───── Text passage

- Born: India
- Education: MSc (1977) PhD Physical Chemistry (1982)
- Alma mater: Indian Institute of Technology, Kanpur, India University of Minnesota
- Awards: Alfred P. Sloan Fellowship (1986–1988) Humboldt Research Award (2009) Fellow of the Royal Society of Chemistry (2009) Fellow of the Biophysical Society (2014) Fellow of the American Physical Society (2016) Oesper Award (2018) Irving Langmuir Prize (2019) Hans Neurath Award (2019) Founders Award (2025) Max Delbrück Prize (2025)
- Scientific career
- Fields: Biological Physics, Biophysics
- Workplaces: The University of Texas at Austin
- Thesis: Effective Potential Studies of Electron-Atom and Electron- Molecule Collisions (1982)

──────────

§ Aim of the task
Copy out the full biographical summary without changing anything. The entries are separate material with no connection to the biographical summary.

───── Information given

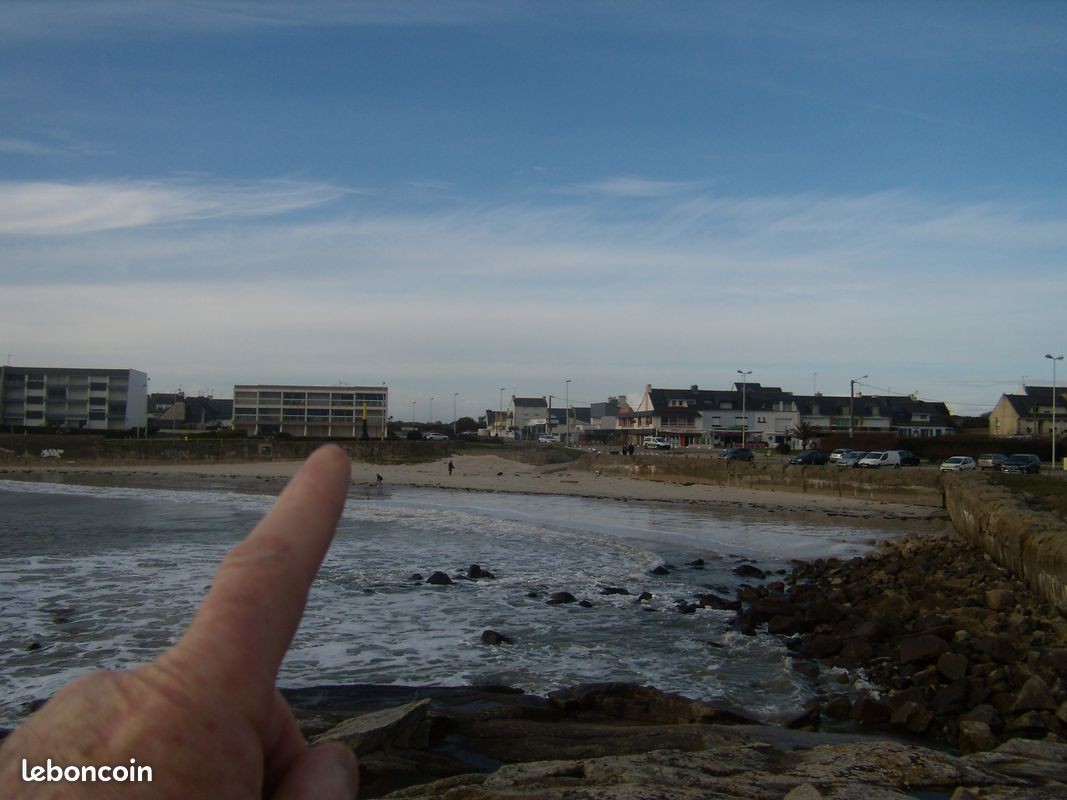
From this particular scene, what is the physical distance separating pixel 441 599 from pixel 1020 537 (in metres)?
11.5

──────────
───── Information given

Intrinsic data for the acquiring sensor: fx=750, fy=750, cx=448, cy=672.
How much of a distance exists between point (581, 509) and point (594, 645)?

──────────
───── Information given

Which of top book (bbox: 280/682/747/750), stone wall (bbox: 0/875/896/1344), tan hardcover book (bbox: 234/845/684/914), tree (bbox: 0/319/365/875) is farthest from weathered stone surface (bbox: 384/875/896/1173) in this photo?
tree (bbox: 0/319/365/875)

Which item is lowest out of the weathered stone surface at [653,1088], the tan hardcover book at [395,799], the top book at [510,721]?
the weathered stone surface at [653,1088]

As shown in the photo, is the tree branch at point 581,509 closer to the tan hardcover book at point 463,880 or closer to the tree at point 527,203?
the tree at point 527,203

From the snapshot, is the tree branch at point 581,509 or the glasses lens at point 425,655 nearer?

──────────

§ Solution to this problem
- Born: India
- Education: MSc (1977) PhD Physical Chemistry (1982)
- Alma mater: Indian Institute of Technology, Kanpur, India University of Minnesota
- Awards: Alfred P. Sloan Fellowship (1986–1988) Humboldt Research Award (2009) Fellow of the Royal Society of Chemistry (2009) Fellow of the Biophysical Society (2014) Fellow of the American Physical Society (2016) Oesper Award (2018) Irving Langmuir Prize (2019) Hans Neurath Award (2019) Founders Award (2025) Max Delbrück Prize (2025)
- Scientific career
- Fields: Biological Physics, Biophysics
- Workplaces: The University of Texas at Austin
- Thesis: Effective Potential Studies of Electron-Atom and Electron- Molecule Collisions (1982)